British Prime Minister David Cameron arrived in Libya on Thursday for a visit with French President Nicolas Sarkozy, a spokeswoman for his Downing Street office said. It was the leaders’ first visit to Libya since the start of an uprising strongly backed by French and British air power which forced Muammar Gaddafi from power last month.
Cameron landed in Tripoli with Foreign Secretary William Hague but Sarkozy travelled separately, the Downing Street spokeswoman said. A statement from Cameron’s office said he would meet senior leadership of the National Transitional Council, including Libya’s new interim leader Mustafa Abdel Jalil. “He is expected to announce a further package of UK assistance to support the Libyan-led process of transition to a free, democratic and inclusive Libya,” it said. Britain and France were two of the first countries to launch military action over Libya, alongside the United States, in March to enforce a UN resolution to protect civilians from Gaddafi’s forces.
NATO took over the campaign of aerial attacks a few days later. Britain will release £600 million ($950 million, 690 million euros) worth of Libyan assets to help the new Libyan leadership, Prime Minister David Cameron’s spokesman said Thursday.
“We’ll be making available around £600 million worth of the Libyan assets,” the spokesman told reporters in London as Cameron and French President Nicolas Sarkozy were given a rapturous welcome on a visit to Tripoli. “These were assets that were frozen by the previous UN resolutions,” the spokesman added. Billions of dollars of cash, property and other assets belonging to Muammar Gaddafi’s regime in the West were frozen in February under a UN Security Council resolution.
In Britain alone, around £12 billion assets were frozen this year after a Gaddafi launched a bloody crackdown against an ultimately successful rebellion. Britain has been pushing for a new Security Council resolution on unfreezing Libyan assets. Cameron’s spokesman said: “We are in discussions at the UN and we will be pushing for a new resolution at the UN Security Council tomorrow.” Cameron and Sarkozy are the most senior Western leaders to visit Libya since Gaddafi was overthrown.
Convoy zeroes in on Gaddafi hometown: A convoy of battle-hardened fighters headed for Muammar Gaddafi’s hometown Sirte in gruelling heat Thursday, confident of overcoming one of the strongman’s final pockets of resistance. Cheered on by residents who flashed victory signs and chanted Allahu Akbar (God is greatest), the troops loyal to the National Transitional Council massed early morning in Misrata and then rolled out of the port city. The convoy comprised of heavy artillery and pickup trucks loaded with machineguns, rocket launchers and Katyusha rockets.

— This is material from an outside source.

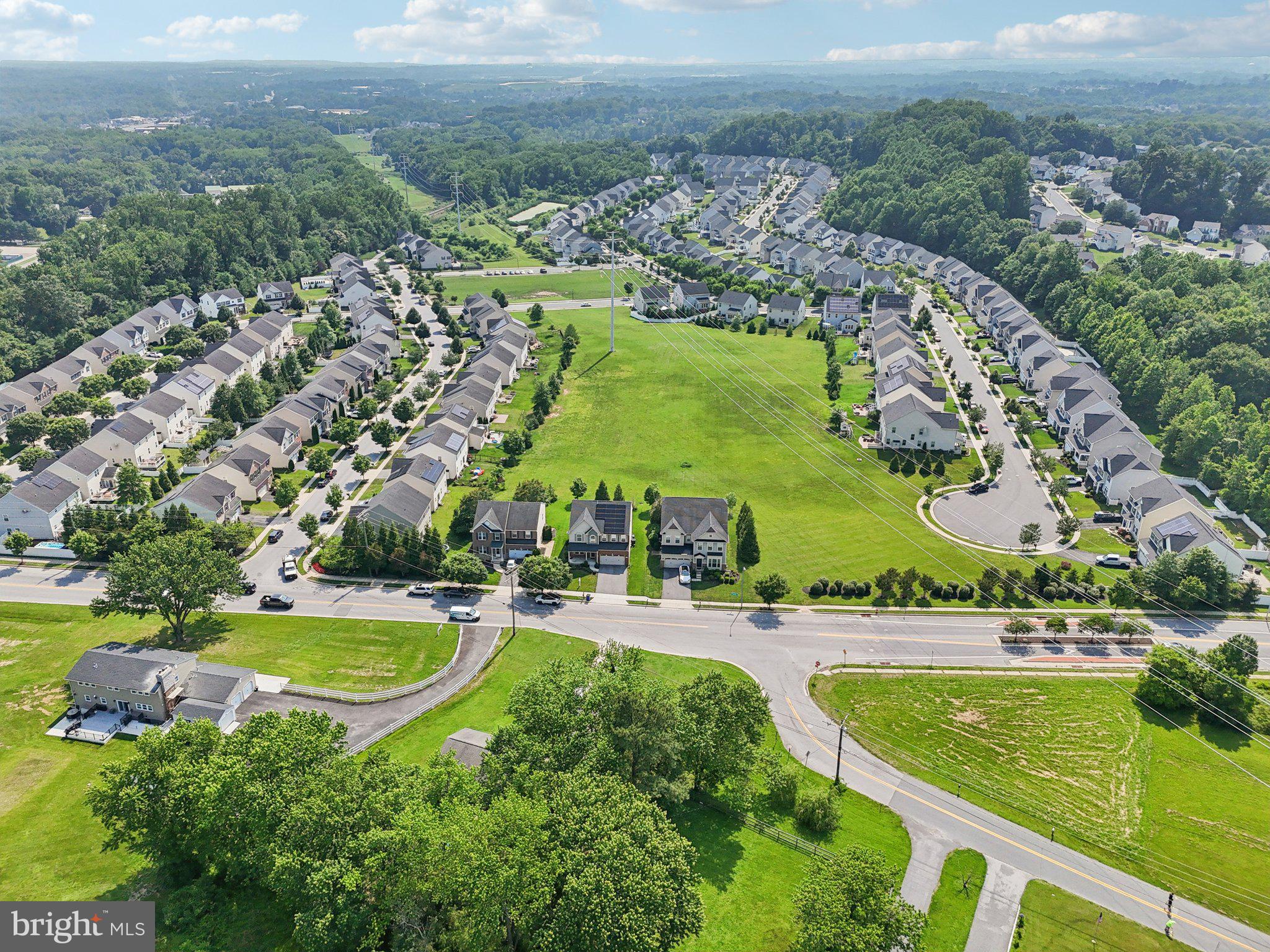 5733 Allender Road White Marsh, MD 21162 - Photo 42 of 47 an aerial view of residential houses with outdoor space and swimming pool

The convoy split up at the desert town of Abu Qurin, from where one of its commanders said they would approach Sirte from three directions in a pincer movement. As they headed farther to the east, an AFP correspondent received unconfirmed reports that NATO struck a south-bound convoy of pro-Gaddafi armoured vehicles about 50 kilometres from Sirte.

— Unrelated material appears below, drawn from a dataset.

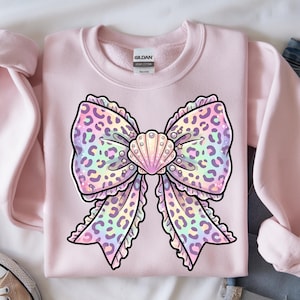 May include: A pale pink sweatshirt with a large bow design. The bow features a leopard print pattern in pastel shades, with a seashell in the centre. The sweatshirt is made of a soft material.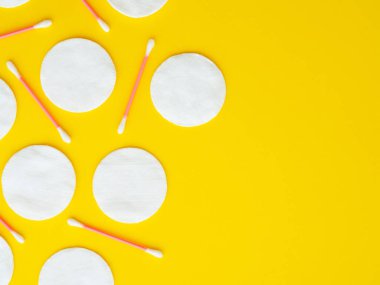 Sarı arkaplandaki pamuklu bez ve pamuklu çubuklar kopyalandı. Yatay görüntü, düz konum, yukarıdan üst görünüm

While wary of mercenaries, the young men in the convoy expressed confidence of overcoming the pro-Gaddafi forces in Sirte thanks to their combat experience in the devastating, months-long battle for Misrata.
“We would prefer to settle things peacefully and not spill blood. “We are not like Kadhaf’s forces. We value every soul from our ranks or theirs.
“We have a goal which is freedom; they have nothing.”
The task of the forces loyal to Libya’s new rulers appeared to have been made easier as their advance was preceded by a series of NATO air strikes in and around Sirte.